NSW Fisheries made a commitment to more research into the Snowy Mountain trout fishery at a public meeting in Cooma last week.
The meeting followed a couple of days of workshopping between current Fisheries officers and trout stocking advocates, retired fisheries managers and even a trout fishery expert scientist from New Zealand.
DPI Senior Fisheries Manager Inland, Cameron Westaway led the well-attended public meeting at the Cooma Ex-Services Club on Thursday, May 29, opening proceedings by admitting more research into the trout fishery was needed, particular given the perception of declining catches of rainbows.
“We would like to do more research and will be doing more research and that is the bottom line,” Westaway said.
He revealed that Fisheries did have three coded wire tagging machines that inserted a tiny wire tag into the nose of fingerling trout and that could be then read later in the fish’s life as it passed through the Jindabyne fish ladder or in other locations with portable scanners.
These devices cost $60,000 and the department would like to make greater use of this technology.
Fisheries scientific officer Jamon Forbes outlined the mixed success of the current system employed to count trout populations including electro-shocking creeks, but results often depended on what trout were in the stream at the time.
Scientists also gave assurances they would try and work better with other agencies monitoring the waterways including Snowy Hydro, which had a representative present who among things gave assurances that cloud seeding chemicals were not impacting on trout.
Taupo Fishery scientist Dr Michel Dedual gave a lengthy presentation on the experiences of the world-class rainbow trout fishery in the large volcanic lake and its feeder rivers on the North Island of New Zealand.
Dr Dedual said the entire history of Lake Taupo was important and said that quite often just restocking more trout was not the answer as other factors such as food available for the entire food chain determined how many trout any given waterway can carry.
There was always the dilemma of having fewer and larger fish versus more but stunted fish.
Interestingly, there had also been declines in catches of rainbows on Lake Taupo and the spawning patterns had also changed over the years with trout now travelling up the river over fewer months than before.
While the Taupo fisheries research was funded through trout permits, a major challenge for NSW DPI Fisheries was finding additional funding sources.
Westaway mentioned the possibility of local fishing groups and chambers of commerce funding university researchers to come and do research projects.

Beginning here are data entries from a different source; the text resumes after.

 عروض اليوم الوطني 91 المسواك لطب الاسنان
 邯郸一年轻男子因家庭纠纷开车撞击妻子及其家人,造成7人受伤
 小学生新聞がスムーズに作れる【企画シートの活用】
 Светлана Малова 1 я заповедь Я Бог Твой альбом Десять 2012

Members of various fishing groups were also present including the venerable Monaro Acclimatisation Society (MAS), who has been helping stock the Snowy Mountains from the early days of the previous century.

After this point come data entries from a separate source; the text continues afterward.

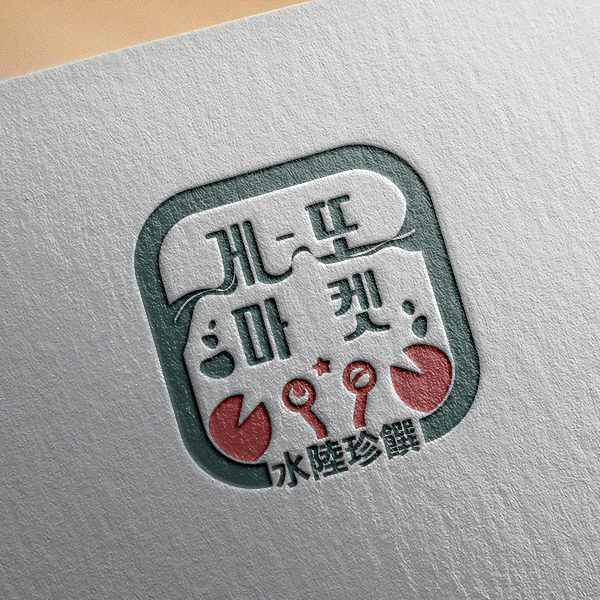 로고 + 명함 | 게또마켓 로고 디자인 의뢰 | 라우드소싱 포트폴리오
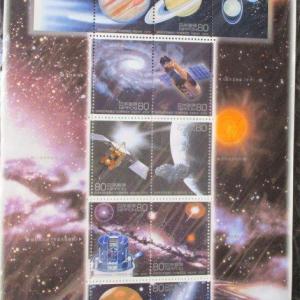日本天文学会100周年記念切手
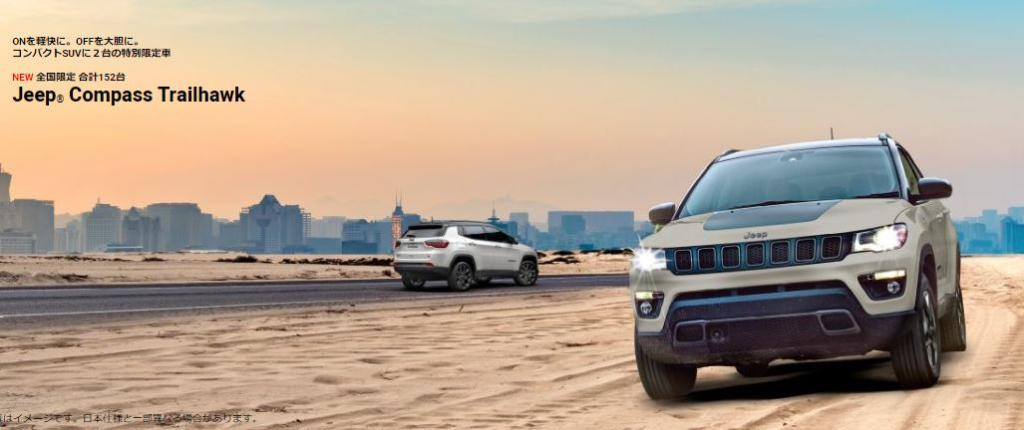 Jeep Compass TrailHawk 展示中です★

MAS president Steve Samuels welcomed the commitment for additional research into the trout fishery and his members would be willing to help out wherever possible, with tagging and fish counting and the release of hatchery fish.

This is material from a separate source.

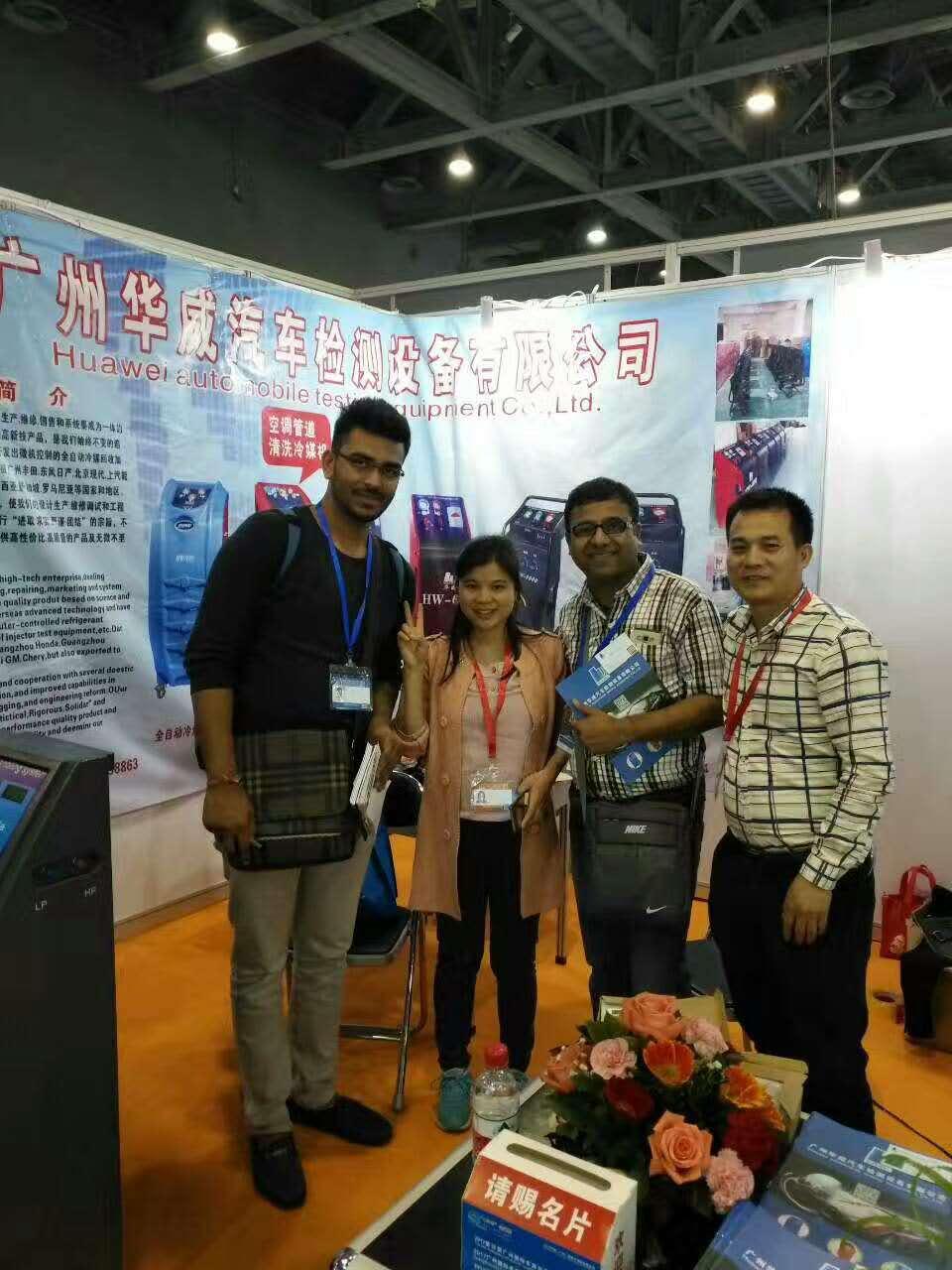 Guangzhou Exibition show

Other anglers present questioned DPI Fisheries commitment to trout over native species, but Westaway gave assurances that they were equally important.
Retired fisheries managers including Richard Tilzey left the meeting feeling jaded and while the commitment was there for more research, the reality was that more resources and dollars were needed to make that happen.
Tilzey and the others said there was strange sense of déjà vu after a similar trout meeting in 2000 and what was needed was a well-funded research program that was funded to run over many years to get to the bottom of what was happening to the snowy mountain trout populations.
The trout meeting just happened to be held in the final weeks of the brown trout spawning run on the Eucumbene River that was as healthy as ever attracting huge numbers of anglers, with 86 vehicles counted on one spot on the river the day after the meeting.
But symptomatic of the problems, the reports of rainbows being caught that same week in Lake Eucumbene were dismal, prompting lots of speculation including that the healthy wild population of browns were decimating the stocked rainbow populations.